Una recente inchiesta internazionale, ha svelato che «ci sono delle lobby fortissime che provano a indebolire qualsiasi norma che vada a regolamentare queste molecole. Recentemente abbiamo visto alcuni casi anche in Italia: pensiamo ad esempio al dossier di Mario Draghi sul futuro dell’Europa. In quel corposo dossier compare un lungo pezzo dedicato a queste molecole intese come sostanze che se messe al bando potrebbero compromettere la competitività europea in futuro», dice Ungherese che fa notare anche come il sistematico tentativo di nobilitare queste sostanze è lo stesso di quello messo in atto negli scorsi decenni dall’industria del tabacco e dei combustibili fossili.
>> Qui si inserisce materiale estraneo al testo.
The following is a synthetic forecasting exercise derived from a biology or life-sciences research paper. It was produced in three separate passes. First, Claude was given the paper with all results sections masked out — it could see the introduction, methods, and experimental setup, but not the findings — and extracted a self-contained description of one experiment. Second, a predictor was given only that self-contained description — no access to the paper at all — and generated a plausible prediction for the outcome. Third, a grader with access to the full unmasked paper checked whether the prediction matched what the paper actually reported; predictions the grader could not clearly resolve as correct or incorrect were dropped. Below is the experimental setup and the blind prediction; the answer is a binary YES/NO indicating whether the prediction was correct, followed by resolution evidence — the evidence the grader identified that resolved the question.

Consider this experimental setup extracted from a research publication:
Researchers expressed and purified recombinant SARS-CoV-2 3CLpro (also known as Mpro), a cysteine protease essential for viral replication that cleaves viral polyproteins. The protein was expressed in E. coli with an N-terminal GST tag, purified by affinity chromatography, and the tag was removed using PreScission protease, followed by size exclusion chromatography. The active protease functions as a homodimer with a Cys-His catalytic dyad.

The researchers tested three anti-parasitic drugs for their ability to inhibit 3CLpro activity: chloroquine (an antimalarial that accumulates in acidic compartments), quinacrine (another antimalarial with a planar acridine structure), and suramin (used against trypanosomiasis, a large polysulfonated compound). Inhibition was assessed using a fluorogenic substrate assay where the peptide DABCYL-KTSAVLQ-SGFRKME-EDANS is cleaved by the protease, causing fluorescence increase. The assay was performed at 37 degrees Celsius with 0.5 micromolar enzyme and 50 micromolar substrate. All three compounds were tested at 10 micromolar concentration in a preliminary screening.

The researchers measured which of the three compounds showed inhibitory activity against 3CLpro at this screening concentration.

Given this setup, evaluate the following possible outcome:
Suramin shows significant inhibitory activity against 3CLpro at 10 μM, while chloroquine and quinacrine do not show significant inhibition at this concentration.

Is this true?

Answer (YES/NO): NO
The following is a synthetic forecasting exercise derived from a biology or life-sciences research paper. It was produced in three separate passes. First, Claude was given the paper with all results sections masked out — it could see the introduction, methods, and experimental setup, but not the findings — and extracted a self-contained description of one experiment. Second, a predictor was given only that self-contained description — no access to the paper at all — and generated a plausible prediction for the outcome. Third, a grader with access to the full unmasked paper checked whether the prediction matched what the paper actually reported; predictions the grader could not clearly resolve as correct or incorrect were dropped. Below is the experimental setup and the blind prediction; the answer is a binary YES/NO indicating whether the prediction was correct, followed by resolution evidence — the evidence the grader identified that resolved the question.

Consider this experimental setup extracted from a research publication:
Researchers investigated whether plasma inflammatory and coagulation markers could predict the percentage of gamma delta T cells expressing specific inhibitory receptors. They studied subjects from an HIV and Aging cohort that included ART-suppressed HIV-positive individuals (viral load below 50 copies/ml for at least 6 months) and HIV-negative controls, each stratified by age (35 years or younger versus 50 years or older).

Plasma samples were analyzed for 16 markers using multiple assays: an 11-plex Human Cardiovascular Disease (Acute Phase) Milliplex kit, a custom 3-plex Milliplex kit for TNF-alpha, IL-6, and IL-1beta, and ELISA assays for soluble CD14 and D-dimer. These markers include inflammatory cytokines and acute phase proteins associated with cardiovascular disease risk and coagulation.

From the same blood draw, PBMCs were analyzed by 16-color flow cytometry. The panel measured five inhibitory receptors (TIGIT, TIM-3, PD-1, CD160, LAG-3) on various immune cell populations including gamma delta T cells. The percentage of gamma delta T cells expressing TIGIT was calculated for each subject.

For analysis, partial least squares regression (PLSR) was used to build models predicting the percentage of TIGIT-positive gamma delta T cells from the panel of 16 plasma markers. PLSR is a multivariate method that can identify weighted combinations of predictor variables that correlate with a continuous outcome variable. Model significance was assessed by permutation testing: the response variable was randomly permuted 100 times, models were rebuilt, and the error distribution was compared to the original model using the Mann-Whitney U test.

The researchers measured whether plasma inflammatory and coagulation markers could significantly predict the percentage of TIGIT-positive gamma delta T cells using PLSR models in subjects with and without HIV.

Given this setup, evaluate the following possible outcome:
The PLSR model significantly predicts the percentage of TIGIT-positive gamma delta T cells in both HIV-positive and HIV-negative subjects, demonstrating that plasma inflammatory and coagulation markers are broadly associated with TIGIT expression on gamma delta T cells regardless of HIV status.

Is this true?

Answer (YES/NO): YES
«I dati raccolti con la nostra mappatura ci fanno capire quanto sia necessario intervenire all’origine del problema. Oggi non ci sono ragioni per continuare a utilizzare queste sostanze perché nella stragrande maggioranza dei settori industriali esistono delle alternative. La politica deve schierarsi dalla parte della collettività e della salute pubblica e garantire processi industriali che non compromettano la salute nostra e quella del pianeta», dice Ungherese.
Cittadinanza attiva
Perché questa indagine? «Siamo stati tempestati da richieste di cittadine e cittadini che chiedevano dati sulla presenza di questi inquinanti nelle acque potabili. Purtroppo, oggi nel nostro Paese, salvo rare eccezioni, queste indagini non vengono eseguite, nonostante la comunità scientifica internazionale ci metta in guardia sulla pericolosità di queste molecole», dice Ungherese.
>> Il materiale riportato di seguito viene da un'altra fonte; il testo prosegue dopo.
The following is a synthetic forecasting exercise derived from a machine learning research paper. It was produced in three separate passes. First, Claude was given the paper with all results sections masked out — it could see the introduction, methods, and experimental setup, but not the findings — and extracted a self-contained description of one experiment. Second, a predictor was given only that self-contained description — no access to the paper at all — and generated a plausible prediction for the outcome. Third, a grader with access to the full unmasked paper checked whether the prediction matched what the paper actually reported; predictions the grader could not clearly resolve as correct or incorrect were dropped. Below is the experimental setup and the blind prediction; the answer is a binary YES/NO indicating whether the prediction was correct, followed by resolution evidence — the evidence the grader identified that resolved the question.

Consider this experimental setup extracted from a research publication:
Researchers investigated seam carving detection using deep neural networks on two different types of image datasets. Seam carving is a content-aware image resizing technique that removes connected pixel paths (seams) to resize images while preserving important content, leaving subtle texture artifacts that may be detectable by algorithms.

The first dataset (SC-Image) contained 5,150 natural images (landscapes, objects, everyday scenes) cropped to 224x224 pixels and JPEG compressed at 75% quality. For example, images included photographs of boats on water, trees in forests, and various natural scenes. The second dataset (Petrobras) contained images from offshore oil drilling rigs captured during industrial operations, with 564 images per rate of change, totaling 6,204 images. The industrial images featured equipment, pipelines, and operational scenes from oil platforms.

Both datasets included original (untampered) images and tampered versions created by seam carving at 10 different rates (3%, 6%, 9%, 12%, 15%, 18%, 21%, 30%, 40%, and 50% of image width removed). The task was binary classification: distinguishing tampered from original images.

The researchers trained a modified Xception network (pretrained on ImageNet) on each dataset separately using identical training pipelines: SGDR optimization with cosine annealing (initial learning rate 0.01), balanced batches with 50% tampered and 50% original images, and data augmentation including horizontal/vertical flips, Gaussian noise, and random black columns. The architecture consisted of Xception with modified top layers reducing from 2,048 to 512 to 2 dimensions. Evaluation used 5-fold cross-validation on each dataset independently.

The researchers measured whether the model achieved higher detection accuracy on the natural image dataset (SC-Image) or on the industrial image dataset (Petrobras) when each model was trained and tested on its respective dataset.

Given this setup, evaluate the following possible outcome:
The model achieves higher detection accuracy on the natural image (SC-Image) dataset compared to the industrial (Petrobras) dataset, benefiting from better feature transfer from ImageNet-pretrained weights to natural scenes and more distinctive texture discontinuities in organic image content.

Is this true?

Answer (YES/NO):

«Le persone – molto spesso vittime inconsapevoli di questa contaminazione – sono fondamentali per scardinare determinate logiche di potere. I cambiamenti che abbiamo ottenuto a livello globale si devono alla tenacia, alla perseveranza e al mettersi in gioco di tante persone: attivisti, attiviste, ma anche persone toccate dalla contaminazione».
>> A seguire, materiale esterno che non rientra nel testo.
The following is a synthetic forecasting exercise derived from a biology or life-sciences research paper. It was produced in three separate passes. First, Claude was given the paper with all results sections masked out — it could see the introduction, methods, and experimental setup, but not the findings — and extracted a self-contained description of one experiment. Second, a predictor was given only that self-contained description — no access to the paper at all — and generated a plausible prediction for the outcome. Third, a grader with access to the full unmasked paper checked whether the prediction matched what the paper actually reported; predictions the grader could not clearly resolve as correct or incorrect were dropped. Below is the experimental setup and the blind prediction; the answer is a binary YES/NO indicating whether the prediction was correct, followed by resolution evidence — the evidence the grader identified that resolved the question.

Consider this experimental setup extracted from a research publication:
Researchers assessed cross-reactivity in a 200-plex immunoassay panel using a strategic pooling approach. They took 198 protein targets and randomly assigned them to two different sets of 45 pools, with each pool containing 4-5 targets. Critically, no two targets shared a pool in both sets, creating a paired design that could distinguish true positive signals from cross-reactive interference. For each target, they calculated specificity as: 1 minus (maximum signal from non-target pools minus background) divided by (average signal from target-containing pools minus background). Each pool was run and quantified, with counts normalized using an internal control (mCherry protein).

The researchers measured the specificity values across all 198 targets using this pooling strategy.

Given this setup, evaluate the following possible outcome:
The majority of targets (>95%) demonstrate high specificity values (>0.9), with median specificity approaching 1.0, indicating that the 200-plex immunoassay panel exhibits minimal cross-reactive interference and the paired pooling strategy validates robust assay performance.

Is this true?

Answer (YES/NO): NO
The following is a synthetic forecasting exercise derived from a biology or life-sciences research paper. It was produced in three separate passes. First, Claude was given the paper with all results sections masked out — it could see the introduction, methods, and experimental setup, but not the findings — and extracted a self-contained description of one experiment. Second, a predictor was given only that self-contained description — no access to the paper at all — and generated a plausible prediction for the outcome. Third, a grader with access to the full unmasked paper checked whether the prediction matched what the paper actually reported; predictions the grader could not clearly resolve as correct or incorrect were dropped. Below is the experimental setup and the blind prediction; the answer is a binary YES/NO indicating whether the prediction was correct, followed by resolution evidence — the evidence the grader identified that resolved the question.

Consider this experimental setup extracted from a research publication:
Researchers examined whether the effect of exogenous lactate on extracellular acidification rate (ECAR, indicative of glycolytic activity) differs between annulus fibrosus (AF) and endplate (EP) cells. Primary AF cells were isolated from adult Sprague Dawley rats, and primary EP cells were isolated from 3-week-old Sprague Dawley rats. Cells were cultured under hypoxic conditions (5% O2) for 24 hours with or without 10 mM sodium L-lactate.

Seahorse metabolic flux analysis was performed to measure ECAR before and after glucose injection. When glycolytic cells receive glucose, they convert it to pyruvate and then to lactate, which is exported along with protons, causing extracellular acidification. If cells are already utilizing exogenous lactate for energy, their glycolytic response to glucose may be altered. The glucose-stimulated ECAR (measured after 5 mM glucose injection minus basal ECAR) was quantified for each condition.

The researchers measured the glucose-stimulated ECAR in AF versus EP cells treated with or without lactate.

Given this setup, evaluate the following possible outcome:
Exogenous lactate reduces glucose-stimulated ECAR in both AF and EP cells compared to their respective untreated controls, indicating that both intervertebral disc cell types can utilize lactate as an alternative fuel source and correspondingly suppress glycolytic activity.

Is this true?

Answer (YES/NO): NO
Raccontando della fase di campionamento Ungherese parla del coinvolgimento delle comunità locali attraverso i comitati e il network del volontariato di Greenpeace. Il responsabile della campagna inquinamento parla anche delle serate di informazione fatte in giro per l’Italia su questi temi: «Le persone sono spaventate da questa contaminazione, vogliono saperne di più e vogliono avere certezze sul reale stato di inquinamento del territorio in cui vivono. Ci sono centinaia di persone che chiedono un cambiamento, che chiedono di essere tutelate e di poter avere riconosciuto un diritto fondamentale: accedere ad acqua pulita e a cibo non contaminato», conclude Ungherese.